TEXTO FORNECIDO>
↓↓↓
O Brasil enfrenta uma encruzilhada em sua história. É uma batalha pela soberania nacional: permaneceremos controlados por um pequeno grupo de interesses completamente alheios aos da maioria do povo? Com a crise, abriu-se um espaço para o radicalismo de esquerda como há muito não existia no Brasil: é chegada a hora de substituir um sistema político falho e corrupto, por um governo de compromisso e vocação revolucionários.
As grandes nações do mundo nunca se furtaram a passar por processos revolucionários. Os países hoje avançados foram os que tiveram coragem para incluir capítulos revolucionários em suas histórias, cujas classes subalternas disputaram o protagonismo dos processos políticos nacionais.
O Brasil não faz parte deste clube. Por aqui, as grandes transformações sociais sempre ocorreram sob a bandeira da prudência e da conciliação. Foi assim para a Independência, mantendo a família real portuguesa no comando da nação; foi assim para a abolição da escravatura, só libertando os negros por completo quando já se havia importado o número suficiente de europeus e já se havia garantido que os futuros ex-escravos não teriam acesso à propriedade; foi assim para sair da ditadura civil-militar, com uma inaceitável lei de anistia que equiparou torturadores e torturados na hora do perdão. Transições levadas a cabo pelo comedimento e o bom comportamento para que sempre predominasse a velha máxima: mudar algo, para que tudo permaneça como está.
↑↑↑
LINHAS ARMAZENADAS>
↓↓↓
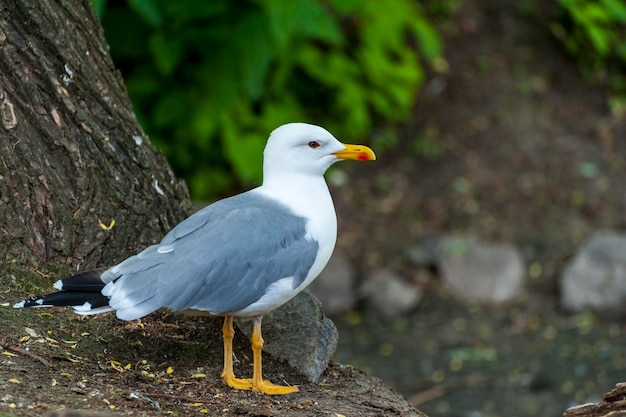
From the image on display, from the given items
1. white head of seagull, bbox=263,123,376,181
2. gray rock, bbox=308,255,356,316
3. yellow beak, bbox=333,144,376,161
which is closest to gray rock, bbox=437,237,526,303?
gray rock, bbox=308,255,356,316

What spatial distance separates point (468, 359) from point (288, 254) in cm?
354

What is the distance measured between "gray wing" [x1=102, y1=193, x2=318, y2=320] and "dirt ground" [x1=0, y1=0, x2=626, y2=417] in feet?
1.18

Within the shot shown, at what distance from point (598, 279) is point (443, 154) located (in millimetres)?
2118

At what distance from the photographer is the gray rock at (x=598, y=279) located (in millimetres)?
7160

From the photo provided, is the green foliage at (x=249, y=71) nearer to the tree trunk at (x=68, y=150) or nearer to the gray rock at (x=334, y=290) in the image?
the gray rock at (x=334, y=290)

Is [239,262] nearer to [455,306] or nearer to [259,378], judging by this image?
[259,378]

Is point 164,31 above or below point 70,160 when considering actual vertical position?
above

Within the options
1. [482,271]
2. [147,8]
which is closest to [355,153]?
[147,8]

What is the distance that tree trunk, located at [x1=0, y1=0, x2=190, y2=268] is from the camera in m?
3.83

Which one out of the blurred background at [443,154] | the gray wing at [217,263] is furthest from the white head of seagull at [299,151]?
the blurred background at [443,154]

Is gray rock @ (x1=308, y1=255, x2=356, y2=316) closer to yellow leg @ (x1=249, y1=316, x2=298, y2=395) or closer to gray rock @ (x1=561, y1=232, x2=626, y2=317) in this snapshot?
gray rock @ (x1=561, y1=232, x2=626, y2=317)

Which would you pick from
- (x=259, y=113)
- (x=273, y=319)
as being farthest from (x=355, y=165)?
(x=273, y=319)

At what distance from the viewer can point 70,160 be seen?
3.96m

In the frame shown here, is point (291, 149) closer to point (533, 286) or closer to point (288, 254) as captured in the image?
point (288, 254)
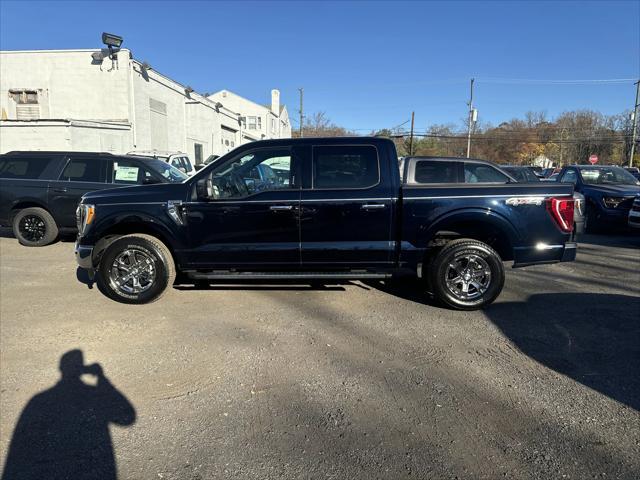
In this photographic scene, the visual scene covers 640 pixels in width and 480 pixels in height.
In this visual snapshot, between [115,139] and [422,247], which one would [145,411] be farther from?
[115,139]

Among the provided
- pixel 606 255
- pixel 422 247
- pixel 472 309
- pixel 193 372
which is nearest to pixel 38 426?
pixel 193 372

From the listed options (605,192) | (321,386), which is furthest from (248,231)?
(605,192)

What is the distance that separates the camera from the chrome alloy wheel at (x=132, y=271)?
5156 mm

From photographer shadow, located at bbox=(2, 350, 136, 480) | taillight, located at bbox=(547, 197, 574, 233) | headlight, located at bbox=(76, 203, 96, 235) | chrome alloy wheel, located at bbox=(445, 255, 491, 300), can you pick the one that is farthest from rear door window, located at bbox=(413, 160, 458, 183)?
photographer shadow, located at bbox=(2, 350, 136, 480)

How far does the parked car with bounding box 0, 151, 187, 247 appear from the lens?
Result: 336 inches

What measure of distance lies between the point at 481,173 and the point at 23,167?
28.6ft

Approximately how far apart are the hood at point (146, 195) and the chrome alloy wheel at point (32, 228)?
4341 millimetres

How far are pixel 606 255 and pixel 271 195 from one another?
267 inches

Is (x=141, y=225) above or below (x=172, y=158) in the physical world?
below

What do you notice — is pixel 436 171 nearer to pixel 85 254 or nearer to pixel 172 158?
pixel 85 254

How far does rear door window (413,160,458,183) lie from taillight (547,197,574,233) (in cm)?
150

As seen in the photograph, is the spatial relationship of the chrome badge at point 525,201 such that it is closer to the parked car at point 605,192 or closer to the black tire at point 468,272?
the black tire at point 468,272

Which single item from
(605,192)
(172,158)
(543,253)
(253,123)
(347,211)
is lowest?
(543,253)

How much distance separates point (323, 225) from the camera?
16.3ft
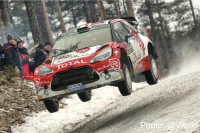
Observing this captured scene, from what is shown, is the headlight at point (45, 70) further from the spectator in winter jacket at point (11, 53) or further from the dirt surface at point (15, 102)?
the spectator in winter jacket at point (11, 53)

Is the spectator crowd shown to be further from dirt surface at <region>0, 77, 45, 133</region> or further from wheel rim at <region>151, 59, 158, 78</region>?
wheel rim at <region>151, 59, 158, 78</region>

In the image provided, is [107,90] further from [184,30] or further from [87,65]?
[184,30]

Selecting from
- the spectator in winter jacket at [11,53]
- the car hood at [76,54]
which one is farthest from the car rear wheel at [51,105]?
the spectator in winter jacket at [11,53]

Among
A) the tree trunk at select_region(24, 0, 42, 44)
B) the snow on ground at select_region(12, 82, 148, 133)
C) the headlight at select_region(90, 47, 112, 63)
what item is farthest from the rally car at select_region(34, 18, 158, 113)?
the tree trunk at select_region(24, 0, 42, 44)

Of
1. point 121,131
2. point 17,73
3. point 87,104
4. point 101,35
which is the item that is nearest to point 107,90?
point 87,104

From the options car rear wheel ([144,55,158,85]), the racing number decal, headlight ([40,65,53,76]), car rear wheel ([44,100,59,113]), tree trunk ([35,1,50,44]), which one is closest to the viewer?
headlight ([40,65,53,76])

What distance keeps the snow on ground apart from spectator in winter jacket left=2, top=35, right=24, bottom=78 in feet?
7.42

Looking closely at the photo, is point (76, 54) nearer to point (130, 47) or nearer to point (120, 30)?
point (130, 47)

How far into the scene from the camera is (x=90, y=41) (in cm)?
1009

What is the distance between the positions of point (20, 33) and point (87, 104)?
64.7 m

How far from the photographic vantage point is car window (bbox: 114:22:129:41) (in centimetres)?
1025

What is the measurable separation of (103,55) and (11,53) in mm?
6663

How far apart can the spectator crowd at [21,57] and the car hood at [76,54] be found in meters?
5.57

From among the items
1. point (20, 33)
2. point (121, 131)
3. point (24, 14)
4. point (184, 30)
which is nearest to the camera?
point (121, 131)
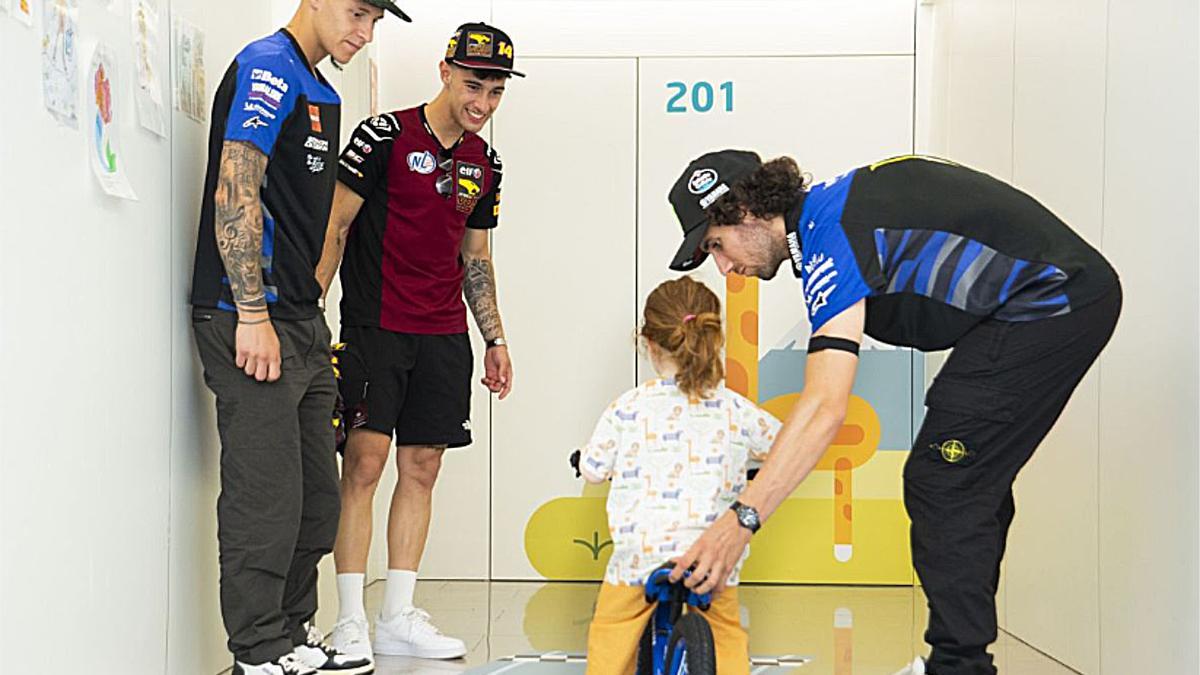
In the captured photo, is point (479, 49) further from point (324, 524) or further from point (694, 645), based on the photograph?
point (694, 645)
↑↑↑
INSTRUÇÕES DO EXERCÍCIO>
Transcreva o texto fornecido na íntegra, sem alterar nada. As linhas não têm relação alguma com o texto fornecido.

RESPOSTA DO PROBLEMA>
O Brasil enfrenta uma encruzilhada em sua história. É uma batalha pela soberania nacional: permaneceremos controlados por um pequeno grupo de interesses completamente alheios aos da maioria do povo? Com a crise, abriu-se um espaço para o radicalismo de esquerda como há muito não existia no Brasil: é chegada a hora de substituir um sistema político falho e corrupto, por um governo de compromisso e vocação revolucionários.
As grandes nações do mundo nunca se furtaram a passar por processos revolucionários. Os países hoje avançados foram os que tiveram coragem para incluir capítulos revolucionários em suas histórias, cujas classes subalternas disputaram o protagonismo dos processos políticos nacionais.
O Brasil não faz parte deste clube. Por aqui, as grandes transformações sociais sempre ocorreram sob a bandeira da prudência e da conciliação. Foi assim para a Independência, mantendo a família real portuguesa no comando da nação; foi assim para a abolição da escravatura, só libertando os negros por completo quando já se havia importado o número suficiente de europeus e já se havia garantido que os futuros ex-escravos não teriam acesso à propriedade; foi assim para sair da ditadura civil-militar, com uma inaceitável lei de anistia que equiparou torturadores e torturados na hora do perdão. Transições levadas a cabo pelo comedimento e o bom comportamento para que sempre predominasse a velha máxima: mudar algo, para que tudo permaneça como está.